Required work: Starting at the line with "Can you identify", transcribe each line through the final one, both included, and add nothing.

Dataset:
------------------------------

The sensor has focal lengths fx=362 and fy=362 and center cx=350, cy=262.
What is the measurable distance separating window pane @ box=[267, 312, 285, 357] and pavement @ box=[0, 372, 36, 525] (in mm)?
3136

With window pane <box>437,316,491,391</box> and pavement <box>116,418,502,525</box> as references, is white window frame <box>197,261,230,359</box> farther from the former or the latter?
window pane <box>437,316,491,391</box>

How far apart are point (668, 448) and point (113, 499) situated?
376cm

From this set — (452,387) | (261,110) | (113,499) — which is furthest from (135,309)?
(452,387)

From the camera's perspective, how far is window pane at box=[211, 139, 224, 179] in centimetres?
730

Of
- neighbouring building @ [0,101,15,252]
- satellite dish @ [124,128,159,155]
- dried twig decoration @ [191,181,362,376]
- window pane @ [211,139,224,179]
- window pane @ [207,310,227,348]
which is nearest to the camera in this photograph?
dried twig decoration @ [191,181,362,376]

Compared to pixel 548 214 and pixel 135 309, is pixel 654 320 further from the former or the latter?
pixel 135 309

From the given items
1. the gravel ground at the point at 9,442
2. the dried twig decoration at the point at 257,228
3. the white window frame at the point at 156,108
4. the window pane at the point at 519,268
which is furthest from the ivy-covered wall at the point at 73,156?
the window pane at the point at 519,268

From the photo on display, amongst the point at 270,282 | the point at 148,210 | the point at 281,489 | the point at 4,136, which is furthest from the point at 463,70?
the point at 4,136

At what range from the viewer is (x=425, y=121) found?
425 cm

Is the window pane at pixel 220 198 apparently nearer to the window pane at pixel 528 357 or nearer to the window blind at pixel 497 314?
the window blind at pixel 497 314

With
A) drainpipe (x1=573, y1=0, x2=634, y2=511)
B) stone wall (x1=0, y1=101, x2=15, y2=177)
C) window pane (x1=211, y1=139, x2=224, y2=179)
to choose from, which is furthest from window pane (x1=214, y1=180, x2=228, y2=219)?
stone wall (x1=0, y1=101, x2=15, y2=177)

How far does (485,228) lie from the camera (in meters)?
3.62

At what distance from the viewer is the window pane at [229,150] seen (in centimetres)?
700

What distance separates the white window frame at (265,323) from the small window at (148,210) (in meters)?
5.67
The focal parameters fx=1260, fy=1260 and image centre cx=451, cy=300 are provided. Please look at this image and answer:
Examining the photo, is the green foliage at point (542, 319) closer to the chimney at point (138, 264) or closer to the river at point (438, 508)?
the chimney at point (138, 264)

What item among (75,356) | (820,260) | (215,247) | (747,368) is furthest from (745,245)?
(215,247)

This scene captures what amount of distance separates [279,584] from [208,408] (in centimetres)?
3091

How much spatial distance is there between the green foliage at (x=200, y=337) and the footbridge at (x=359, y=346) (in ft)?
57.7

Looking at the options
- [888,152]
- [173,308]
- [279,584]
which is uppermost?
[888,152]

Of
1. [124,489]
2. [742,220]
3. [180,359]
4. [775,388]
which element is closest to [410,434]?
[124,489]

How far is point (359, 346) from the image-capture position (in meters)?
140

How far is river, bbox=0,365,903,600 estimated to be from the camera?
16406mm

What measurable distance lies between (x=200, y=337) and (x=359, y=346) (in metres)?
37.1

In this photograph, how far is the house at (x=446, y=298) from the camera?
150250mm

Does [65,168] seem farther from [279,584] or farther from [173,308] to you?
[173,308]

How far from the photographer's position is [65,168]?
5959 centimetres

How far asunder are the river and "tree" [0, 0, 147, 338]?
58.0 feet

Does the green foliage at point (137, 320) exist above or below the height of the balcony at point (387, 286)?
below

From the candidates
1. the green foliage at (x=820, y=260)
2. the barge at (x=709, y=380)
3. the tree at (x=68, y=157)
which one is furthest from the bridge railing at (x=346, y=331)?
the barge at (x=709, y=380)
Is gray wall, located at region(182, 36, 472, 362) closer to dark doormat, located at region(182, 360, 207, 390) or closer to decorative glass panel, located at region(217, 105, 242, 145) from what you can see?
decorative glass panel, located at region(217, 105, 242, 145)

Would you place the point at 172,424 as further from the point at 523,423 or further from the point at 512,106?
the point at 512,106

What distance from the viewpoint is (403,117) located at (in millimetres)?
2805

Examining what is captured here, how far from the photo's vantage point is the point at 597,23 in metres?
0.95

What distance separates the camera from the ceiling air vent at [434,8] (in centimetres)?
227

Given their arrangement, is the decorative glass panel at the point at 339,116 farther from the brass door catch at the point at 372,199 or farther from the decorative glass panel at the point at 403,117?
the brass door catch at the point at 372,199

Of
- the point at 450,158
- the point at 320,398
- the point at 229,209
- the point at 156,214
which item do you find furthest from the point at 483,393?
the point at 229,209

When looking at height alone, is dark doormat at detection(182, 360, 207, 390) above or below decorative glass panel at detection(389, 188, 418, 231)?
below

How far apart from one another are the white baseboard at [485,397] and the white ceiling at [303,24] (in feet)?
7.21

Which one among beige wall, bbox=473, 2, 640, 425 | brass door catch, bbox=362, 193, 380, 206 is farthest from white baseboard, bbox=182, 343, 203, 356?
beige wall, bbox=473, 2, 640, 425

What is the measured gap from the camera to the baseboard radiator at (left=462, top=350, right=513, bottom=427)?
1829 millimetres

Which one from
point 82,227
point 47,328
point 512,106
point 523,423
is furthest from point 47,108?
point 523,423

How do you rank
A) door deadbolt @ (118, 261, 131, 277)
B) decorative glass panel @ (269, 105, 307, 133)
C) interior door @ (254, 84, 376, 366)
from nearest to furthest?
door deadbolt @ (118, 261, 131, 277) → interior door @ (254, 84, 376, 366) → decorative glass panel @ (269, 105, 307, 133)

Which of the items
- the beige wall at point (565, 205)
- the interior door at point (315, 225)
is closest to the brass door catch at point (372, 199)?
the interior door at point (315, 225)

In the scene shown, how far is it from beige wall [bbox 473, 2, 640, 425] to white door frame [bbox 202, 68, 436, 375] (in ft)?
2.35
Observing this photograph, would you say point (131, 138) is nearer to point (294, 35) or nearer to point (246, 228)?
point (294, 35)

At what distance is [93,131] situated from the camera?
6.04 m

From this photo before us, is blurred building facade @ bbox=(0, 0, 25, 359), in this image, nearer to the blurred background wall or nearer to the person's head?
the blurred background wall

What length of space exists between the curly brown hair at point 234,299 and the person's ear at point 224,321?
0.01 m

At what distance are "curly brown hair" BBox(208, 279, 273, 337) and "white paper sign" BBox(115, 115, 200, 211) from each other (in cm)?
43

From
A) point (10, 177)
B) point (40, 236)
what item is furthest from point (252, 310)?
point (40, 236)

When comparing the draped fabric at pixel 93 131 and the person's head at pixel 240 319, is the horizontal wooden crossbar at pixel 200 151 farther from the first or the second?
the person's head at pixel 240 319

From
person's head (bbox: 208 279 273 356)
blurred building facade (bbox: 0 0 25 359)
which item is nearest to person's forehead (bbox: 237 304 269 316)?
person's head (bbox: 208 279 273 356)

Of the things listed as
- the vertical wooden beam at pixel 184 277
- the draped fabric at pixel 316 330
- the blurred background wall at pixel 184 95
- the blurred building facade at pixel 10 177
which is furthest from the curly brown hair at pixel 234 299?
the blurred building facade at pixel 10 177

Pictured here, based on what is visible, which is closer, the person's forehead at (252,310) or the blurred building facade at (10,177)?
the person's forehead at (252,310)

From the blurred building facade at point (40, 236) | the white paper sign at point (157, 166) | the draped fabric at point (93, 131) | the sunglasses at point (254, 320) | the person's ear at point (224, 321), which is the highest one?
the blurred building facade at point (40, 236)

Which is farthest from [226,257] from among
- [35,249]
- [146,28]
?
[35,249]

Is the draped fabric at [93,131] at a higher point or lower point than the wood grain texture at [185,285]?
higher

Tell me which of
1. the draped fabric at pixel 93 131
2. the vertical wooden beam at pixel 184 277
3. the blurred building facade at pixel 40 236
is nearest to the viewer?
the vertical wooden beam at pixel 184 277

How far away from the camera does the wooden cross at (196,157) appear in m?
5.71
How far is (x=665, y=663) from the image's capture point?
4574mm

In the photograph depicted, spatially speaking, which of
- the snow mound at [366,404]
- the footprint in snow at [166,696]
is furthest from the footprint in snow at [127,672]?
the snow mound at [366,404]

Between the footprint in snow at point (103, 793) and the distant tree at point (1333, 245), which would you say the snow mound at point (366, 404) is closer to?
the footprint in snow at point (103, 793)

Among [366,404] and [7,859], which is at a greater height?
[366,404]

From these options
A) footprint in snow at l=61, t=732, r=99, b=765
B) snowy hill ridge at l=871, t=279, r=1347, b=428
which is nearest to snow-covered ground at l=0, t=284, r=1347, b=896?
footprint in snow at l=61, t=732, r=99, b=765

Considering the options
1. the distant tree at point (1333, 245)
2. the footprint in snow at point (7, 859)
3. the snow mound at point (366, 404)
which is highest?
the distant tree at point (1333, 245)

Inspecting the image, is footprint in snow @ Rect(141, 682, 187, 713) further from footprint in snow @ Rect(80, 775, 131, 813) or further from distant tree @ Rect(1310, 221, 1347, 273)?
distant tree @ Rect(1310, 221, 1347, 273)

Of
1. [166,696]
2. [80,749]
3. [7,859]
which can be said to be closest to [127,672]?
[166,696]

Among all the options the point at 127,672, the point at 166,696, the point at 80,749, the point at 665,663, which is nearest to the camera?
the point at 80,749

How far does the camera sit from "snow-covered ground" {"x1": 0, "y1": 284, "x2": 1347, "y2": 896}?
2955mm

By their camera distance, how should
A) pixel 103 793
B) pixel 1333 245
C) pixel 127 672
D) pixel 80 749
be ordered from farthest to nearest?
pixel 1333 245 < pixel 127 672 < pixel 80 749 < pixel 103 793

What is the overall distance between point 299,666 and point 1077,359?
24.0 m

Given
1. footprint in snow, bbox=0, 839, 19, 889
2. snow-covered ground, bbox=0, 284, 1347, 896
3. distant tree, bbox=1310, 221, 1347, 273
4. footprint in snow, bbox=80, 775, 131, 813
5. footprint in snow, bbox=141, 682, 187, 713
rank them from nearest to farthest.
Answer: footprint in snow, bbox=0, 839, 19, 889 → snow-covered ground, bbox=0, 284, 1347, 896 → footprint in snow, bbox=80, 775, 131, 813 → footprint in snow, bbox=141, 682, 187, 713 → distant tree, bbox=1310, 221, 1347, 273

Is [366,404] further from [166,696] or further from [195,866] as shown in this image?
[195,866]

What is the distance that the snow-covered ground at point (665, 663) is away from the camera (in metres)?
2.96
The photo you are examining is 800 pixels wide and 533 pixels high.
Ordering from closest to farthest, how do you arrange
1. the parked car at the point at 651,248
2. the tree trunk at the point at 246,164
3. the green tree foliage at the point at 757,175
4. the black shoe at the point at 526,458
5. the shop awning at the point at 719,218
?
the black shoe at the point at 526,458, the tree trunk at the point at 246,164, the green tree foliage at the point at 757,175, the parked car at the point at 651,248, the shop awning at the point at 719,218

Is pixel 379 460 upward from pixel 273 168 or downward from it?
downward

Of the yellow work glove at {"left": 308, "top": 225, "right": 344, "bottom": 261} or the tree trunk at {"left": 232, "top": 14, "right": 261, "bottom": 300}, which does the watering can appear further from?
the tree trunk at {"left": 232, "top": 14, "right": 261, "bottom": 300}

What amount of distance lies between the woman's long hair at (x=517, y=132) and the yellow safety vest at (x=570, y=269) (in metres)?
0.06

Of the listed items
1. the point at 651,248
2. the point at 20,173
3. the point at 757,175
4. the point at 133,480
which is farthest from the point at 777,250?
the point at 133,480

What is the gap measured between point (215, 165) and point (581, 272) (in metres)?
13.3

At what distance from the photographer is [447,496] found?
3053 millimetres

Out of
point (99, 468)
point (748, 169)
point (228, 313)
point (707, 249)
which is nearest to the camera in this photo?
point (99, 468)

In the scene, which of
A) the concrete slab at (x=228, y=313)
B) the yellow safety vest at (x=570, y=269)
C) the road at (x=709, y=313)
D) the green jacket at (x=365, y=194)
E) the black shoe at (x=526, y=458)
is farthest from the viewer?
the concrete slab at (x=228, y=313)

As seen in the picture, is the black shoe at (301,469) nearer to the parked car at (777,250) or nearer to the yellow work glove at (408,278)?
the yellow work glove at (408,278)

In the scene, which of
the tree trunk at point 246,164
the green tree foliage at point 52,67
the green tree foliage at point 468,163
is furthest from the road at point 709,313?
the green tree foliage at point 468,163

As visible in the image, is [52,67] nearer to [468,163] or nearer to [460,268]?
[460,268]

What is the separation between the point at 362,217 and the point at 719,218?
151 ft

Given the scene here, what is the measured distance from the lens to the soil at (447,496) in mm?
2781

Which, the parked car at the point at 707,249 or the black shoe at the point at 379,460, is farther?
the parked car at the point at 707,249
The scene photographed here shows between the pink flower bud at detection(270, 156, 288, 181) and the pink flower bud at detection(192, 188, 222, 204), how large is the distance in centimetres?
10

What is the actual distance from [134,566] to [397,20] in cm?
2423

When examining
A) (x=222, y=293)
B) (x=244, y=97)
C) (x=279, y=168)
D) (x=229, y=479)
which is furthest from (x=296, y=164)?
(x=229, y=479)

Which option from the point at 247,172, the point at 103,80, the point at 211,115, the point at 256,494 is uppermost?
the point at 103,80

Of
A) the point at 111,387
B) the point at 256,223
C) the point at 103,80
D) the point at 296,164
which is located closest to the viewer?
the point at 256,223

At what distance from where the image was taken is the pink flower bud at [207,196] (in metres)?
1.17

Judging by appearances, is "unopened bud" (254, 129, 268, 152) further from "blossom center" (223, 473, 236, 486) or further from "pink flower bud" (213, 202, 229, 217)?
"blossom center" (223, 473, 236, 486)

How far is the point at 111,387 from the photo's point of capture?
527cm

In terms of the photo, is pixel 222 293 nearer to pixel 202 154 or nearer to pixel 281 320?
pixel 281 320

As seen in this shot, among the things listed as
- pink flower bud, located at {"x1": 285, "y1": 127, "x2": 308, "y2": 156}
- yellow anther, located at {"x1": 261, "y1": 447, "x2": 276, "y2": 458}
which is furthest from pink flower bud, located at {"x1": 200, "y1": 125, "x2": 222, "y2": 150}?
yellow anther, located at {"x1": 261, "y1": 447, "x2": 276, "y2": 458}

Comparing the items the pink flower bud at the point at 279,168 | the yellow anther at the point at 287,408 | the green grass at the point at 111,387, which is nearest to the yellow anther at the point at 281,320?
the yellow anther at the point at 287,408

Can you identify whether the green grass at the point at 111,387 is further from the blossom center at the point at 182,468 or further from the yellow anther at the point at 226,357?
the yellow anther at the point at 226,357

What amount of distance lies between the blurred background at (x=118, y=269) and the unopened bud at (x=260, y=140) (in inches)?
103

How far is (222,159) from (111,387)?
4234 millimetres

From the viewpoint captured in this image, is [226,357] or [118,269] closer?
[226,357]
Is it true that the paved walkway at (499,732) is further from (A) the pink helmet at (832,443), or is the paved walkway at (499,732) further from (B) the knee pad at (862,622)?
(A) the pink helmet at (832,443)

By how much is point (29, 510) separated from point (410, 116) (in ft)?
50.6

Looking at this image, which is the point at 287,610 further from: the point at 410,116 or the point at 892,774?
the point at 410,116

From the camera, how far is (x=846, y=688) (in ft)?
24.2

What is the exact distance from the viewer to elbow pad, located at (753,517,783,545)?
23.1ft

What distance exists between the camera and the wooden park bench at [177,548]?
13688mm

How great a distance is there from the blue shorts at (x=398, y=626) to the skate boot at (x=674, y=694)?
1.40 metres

------------------------------

The answer:
Can you identify whether the green grass at the point at 111,387 is further from the blossom center at the point at 182,468 or further from the yellow anther at the point at 226,357?
the yellow anther at the point at 226,357

What amount of distance lies between the blurred background at (x=118, y=269) and the unopened bud at (x=260, y=140) (in inches)?
103

How far is (222,159) from (111,387)?
4234 millimetres

From the viewpoint captured in this image, is [226,357] or [118,269] closer?
[226,357]
Is it true that the paved walkway at (499,732) is further from (A) the pink helmet at (832,443), or is the paved walkway at (499,732) further from (B) the knee pad at (862,622)?
(A) the pink helmet at (832,443)

By how much is point (29, 510) separated from point (410, 116) (in ft)?
50.6

Looking at this image, which is the point at 287,610 further from: the point at 410,116 or the point at 892,774?
the point at 410,116

From the camera, how far is (x=846, y=688) (in ft)?
24.2

What is the exact distance from the viewer to elbow pad, located at (753,517,783,545)?
23.1ft

What distance exists between the camera and the wooden park bench at [177,548]?
13688mm

How great a distance is there from the blue shorts at (x=398, y=626) to the skate boot at (x=674, y=694)?
1.40 metres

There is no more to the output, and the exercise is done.